=== READING TEXT ===

It started with a pen pal assignment when Caitlin was 12 years old, living in Pennsylvania. She had to pick a country, and unlike her classmates, she decided to pick a country she knew nothing about – Zimbabwe. Her letter went to 14-year-old Martin, because he was the top student in his class in Mutare, Zimbabwe. And so began a letter-writing relationship that lasted many years. Caitlin was from an American family that never had to do without education or food. Martin’s family on the other hand, didn’t always have the money it took to send him to school. Food was scarce and the Ganda’s home was just the opposite of Caitlin’s. When Martin finally shares the struggles of his family, explaining he has to wait until he earns money for a postage stamp before he can send a letter, Caitlin’s family jumps into motion providing money for food, rent and Martin’s education. Chapters alternate between the two teens’ perspectives, but the bond that forms between the two families is genuine and provides life-changing opportunities for a teen from Zimbabwe.
Sachiko Yasui was six years old when an atomic bomb was dropped on her city of Nagasaki on August 9, 1945. It wasn’t until 50 years later that she could begin to share the “unspeakable seconds” of the bombing, the struggle to survive, the deaths of her siblings from radiation sickness, her own thyroid cancer and her survivor’s guilt. Complete with plenty of photos and historical information, anyone with an interest in WWII will find this a fascinating memoir.

=== PROVIDED DATA ===

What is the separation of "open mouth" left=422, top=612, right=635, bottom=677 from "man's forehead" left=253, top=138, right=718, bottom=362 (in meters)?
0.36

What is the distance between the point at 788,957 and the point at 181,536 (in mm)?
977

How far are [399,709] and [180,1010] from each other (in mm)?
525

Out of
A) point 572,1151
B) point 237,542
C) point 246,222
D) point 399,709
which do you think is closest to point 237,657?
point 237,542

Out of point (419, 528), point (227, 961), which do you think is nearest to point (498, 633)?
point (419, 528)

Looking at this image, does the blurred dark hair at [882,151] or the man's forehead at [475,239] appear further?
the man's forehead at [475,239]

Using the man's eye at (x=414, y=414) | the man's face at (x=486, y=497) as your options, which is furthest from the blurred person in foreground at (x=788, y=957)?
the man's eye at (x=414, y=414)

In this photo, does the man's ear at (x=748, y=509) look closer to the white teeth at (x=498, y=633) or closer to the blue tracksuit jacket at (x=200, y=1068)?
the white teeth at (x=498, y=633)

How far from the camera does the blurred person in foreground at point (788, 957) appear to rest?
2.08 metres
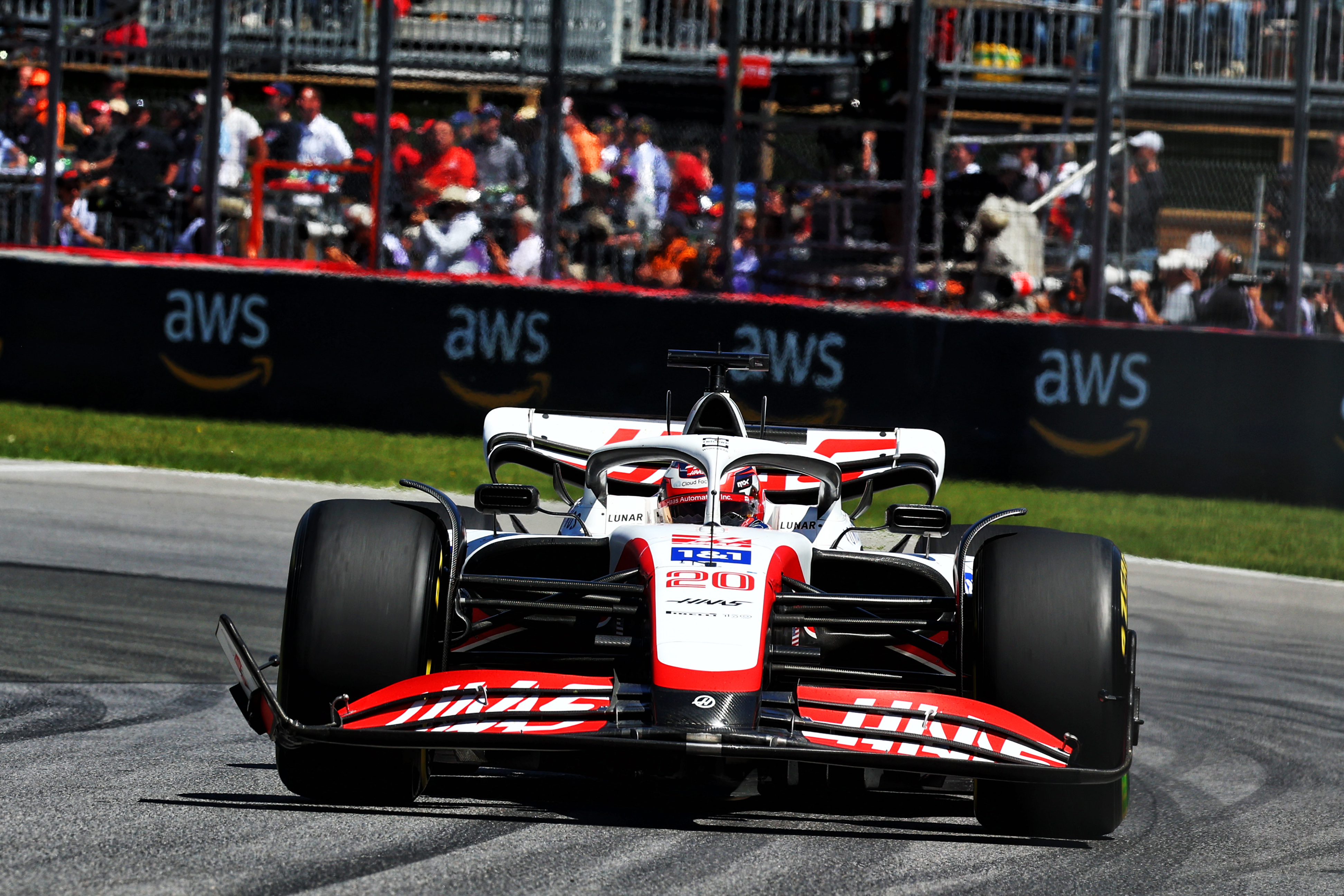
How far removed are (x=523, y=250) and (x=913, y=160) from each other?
9.98 ft

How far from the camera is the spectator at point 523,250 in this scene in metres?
15.2

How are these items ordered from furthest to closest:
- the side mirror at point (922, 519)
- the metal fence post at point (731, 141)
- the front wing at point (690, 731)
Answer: the metal fence post at point (731, 141)
the side mirror at point (922, 519)
the front wing at point (690, 731)

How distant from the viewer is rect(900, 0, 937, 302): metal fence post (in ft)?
47.8

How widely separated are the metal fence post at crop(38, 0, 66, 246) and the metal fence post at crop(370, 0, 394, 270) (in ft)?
8.15

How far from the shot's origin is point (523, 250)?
1524cm

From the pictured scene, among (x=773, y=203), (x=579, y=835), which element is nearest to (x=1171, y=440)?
(x=773, y=203)

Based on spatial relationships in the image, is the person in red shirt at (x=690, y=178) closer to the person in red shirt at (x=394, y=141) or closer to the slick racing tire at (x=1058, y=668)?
the person in red shirt at (x=394, y=141)

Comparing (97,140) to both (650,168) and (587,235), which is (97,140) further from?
(650,168)

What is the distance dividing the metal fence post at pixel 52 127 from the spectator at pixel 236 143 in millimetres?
1269

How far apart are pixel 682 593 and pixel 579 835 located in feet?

===

ASSIGNMENT A:
Rewrite the part of the book descriptions that opens with the words containing "Sachiko Yasui was" and closes with "a fascinating memoir.", putting "account" in place of "memoir".
ASSIGNMENT B:
Summarize the book descriptions in two sentences.
ASSIGNMENT C:
Continue the book descriptions from the point where they stop.

TASK OUTPUT A:
Sachiko Yasui was six years old when an atomic bomb was dropped on her city of Nagasaki on August 9, 1945. It wasn’t until 50 years later that she could begin to share the “unspeakable seconds” of the bombing, the struggle to survive, the deaths of her siblings from radiation sickness, her own thyroid cancer and her survivor’s guilt. Complete with plenty of photos and historical information, anyone with an interest in WWII will find this a fascinating account.

TASK OUTPUT B:
A pen pal assignment links Caitlin, a 12-year-old in Pennsylvania, with Martin, a 14-year-old in Mutare, Zimbabwe, and once she learns of his family's hardships, her family helps pay for his food, rent and education. Sachiko Yasui was six when an atomic bomb struck Nagasaki in 1945, and only 50 years later could she begin to share her experience of the bombing, her siblings' deaths from radiation sickness, her thyroid cancer and her survivor's guilt.

TASK OUTPUT C:
The Plot to Kill Hitler – Patricia McCormick – Nonfiction
The Gestapo would be arriving at any minute. Young German pastor Dietrich Bonhoeffer had everything in order – papers hidden, but leaving a few notes on his desk for Hitler’s men to see. The men arrived as expected, Bonhoeffer calmly said good-by to his parents and followed the men down the stairs, leaving behind evidence in his own handwriting that he was indeed part of a conspiracy to kill Adolf Hitler. It was April 5, 1943 and Dietrich would never return home. In fact, it was discovered that Bonhoeffer was the first person to provide evidence to the Allies that Jews were being sent to concentration camps and executed. What makes a person stand up for what’s right when no one else will join you in your stand? This page-turning true story reads like a spy novel. As I visited a concentration camp memorial in Germany this summer, I thought about Bonhoeffer and wondered if I would have the courage to put my life on the line for what was right like he did.